El beso de Klimt en un muro devastado de Siria. Obra del artista Tamman Azzam |
Errico Malatesta (1853-1932), anarquista italiano de vida trepidante, reflexiona en uno de sus textos, sobre la imposibilidad de poner remedio a los males que provienen del amor. "Eliminaremos la explotación del hombre por el hombre, combatiremos la pretensión brutal del macho que se cree amo de la hembra, combatiremos los prejuicios religiosos, sociales y sexuales, aseguraremos a todos, hombres, mujeres y niños, el bienestar y la libertad, propagaremos la instrucción y entonces podremos alegrarnos con razón si no nos quedan otros males que los que provienen del amor."
Incluso en la sociedad más libre y perfecta seguiríamos sufriendo por amor, dice Malatesta. El amor puede ser libre o cautivo, igualitario o clasista, basado en la reciprocidad o en la dominación masculina. Pero sea como sea, porque conmueve las emociones más profundas de nuestro ser, de alguna manera nos hará sufrir. Hay una opción que es atenuar el sentimiento amoroso hasta convertirlo en un sentimiento fraternal hacia el conjunto de la humanidad. Lo ha predicado el cristianismo, y el anarquismo de alguna manera lo retoma. Pero, dice Malatesta, querer a todo el mundo se parece demasiado a no querer a nadie. El amor singulariza y nos singulariza. Nos hace hijos, hermanos, amigos, amantes, compañeros, y no un ser humano en general.

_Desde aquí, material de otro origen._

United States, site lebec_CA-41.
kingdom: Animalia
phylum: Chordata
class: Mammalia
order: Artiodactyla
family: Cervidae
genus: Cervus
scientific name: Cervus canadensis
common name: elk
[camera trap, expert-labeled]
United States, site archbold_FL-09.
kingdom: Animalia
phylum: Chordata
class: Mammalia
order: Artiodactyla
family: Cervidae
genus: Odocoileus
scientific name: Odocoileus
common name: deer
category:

Cuando pensamos en el mal de amores, imaginamos historias de pasiones no correspondidas o relaciones imposibles. Siempre, pues, dentro del imaginario romántico de la pareja joven como centro y culminación del sentimiento amoroso. Pero Malatesta nos lleva a un nivel mucho más radical del sufrimiento amoroso: el de los que no son queridos, nunca, por nadie. O muy poco, y tan remotamente que ya ni se acuerdan. Esta posibilidad existe, encarnada en las vidas de muchas personas que nos rodean y que viven en silencio su falta de amor.

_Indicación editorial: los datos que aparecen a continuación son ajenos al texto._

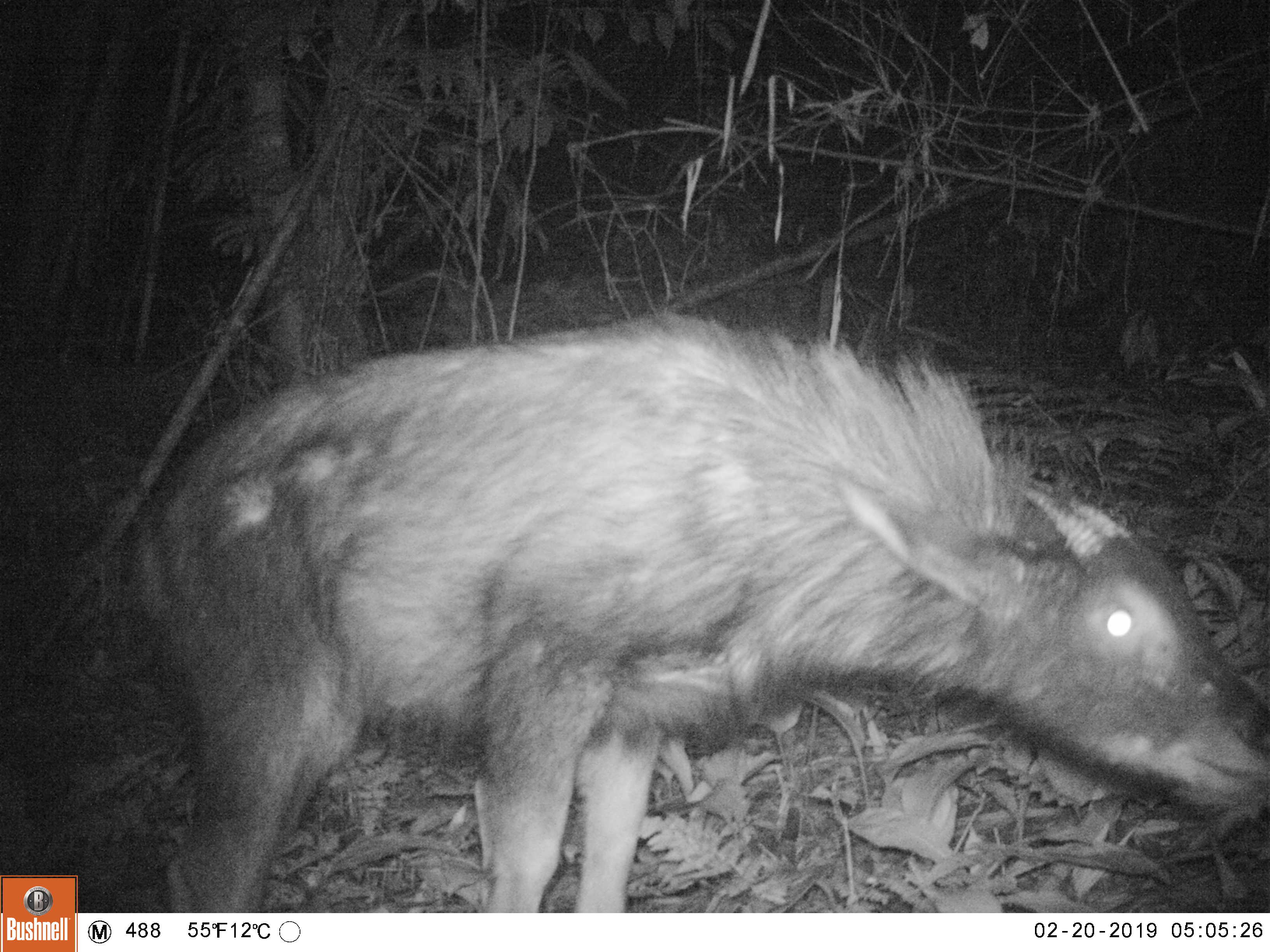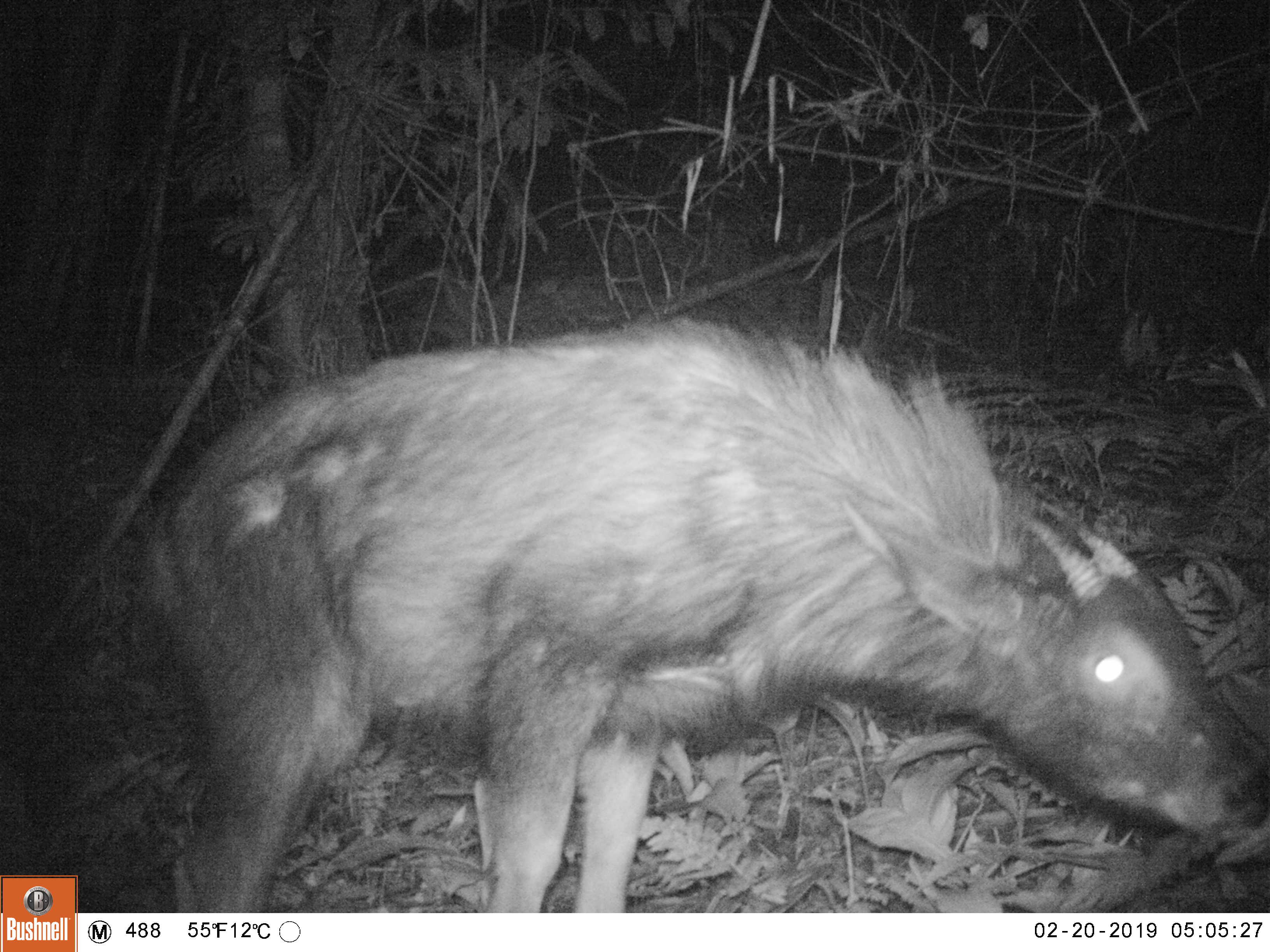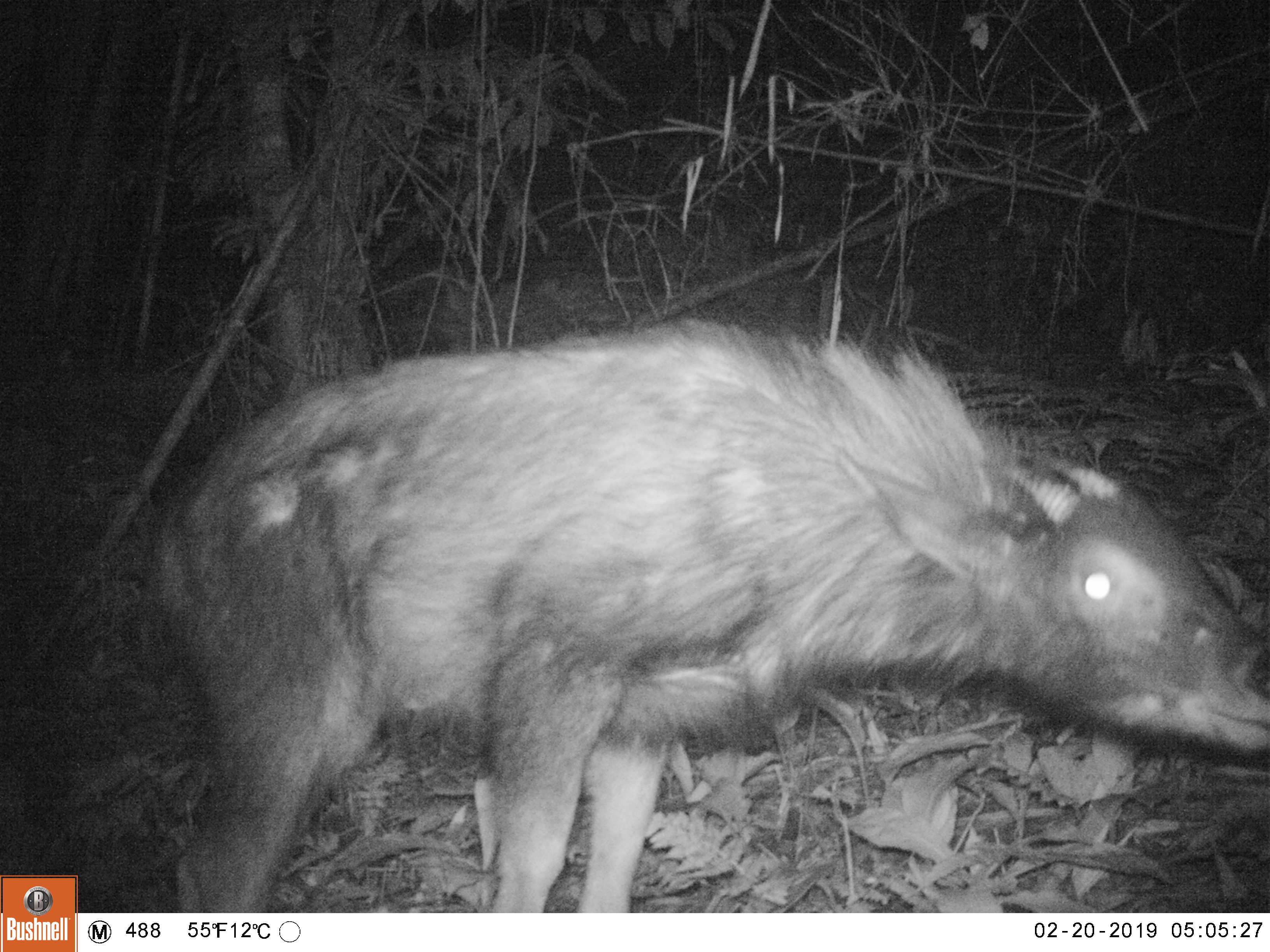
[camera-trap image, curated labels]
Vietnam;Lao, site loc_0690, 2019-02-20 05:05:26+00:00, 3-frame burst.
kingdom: Animalia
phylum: Chordata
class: Mammalia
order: Artiodactyla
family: Bovidae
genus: Capricornis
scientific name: Capricornis sumatraensis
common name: chinese serow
Chinese serow (Capricornis sumatraensis). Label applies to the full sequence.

No son los protagonistas de bellas historias trágicas, ni de historias que nos ponen la piel de gallina. Son hombres, mujeres y niños que pasan desapercibidos, en la indiferencia. Niños de padres ausentes, jóvenes que no se sienten físicamente agraciados, cuerpos que se salen de los estándares, mujeres que se hacen mayores, viejos que se quedan solos. Una mañana cualquiera, me crucé debajo de casa con tres mujeres que iban hacia el mercado, cada una con su carro. Estuve a tiempo de escuchar a una que decía: "Hace tres años que no me abraza nadie". Tres años. No lo decía llorando, ni con voz dramática. Era la expresión cotidiana de una soledad de la piel que Malatesta sabía que ninguna revolución podría resolver nunca del todo.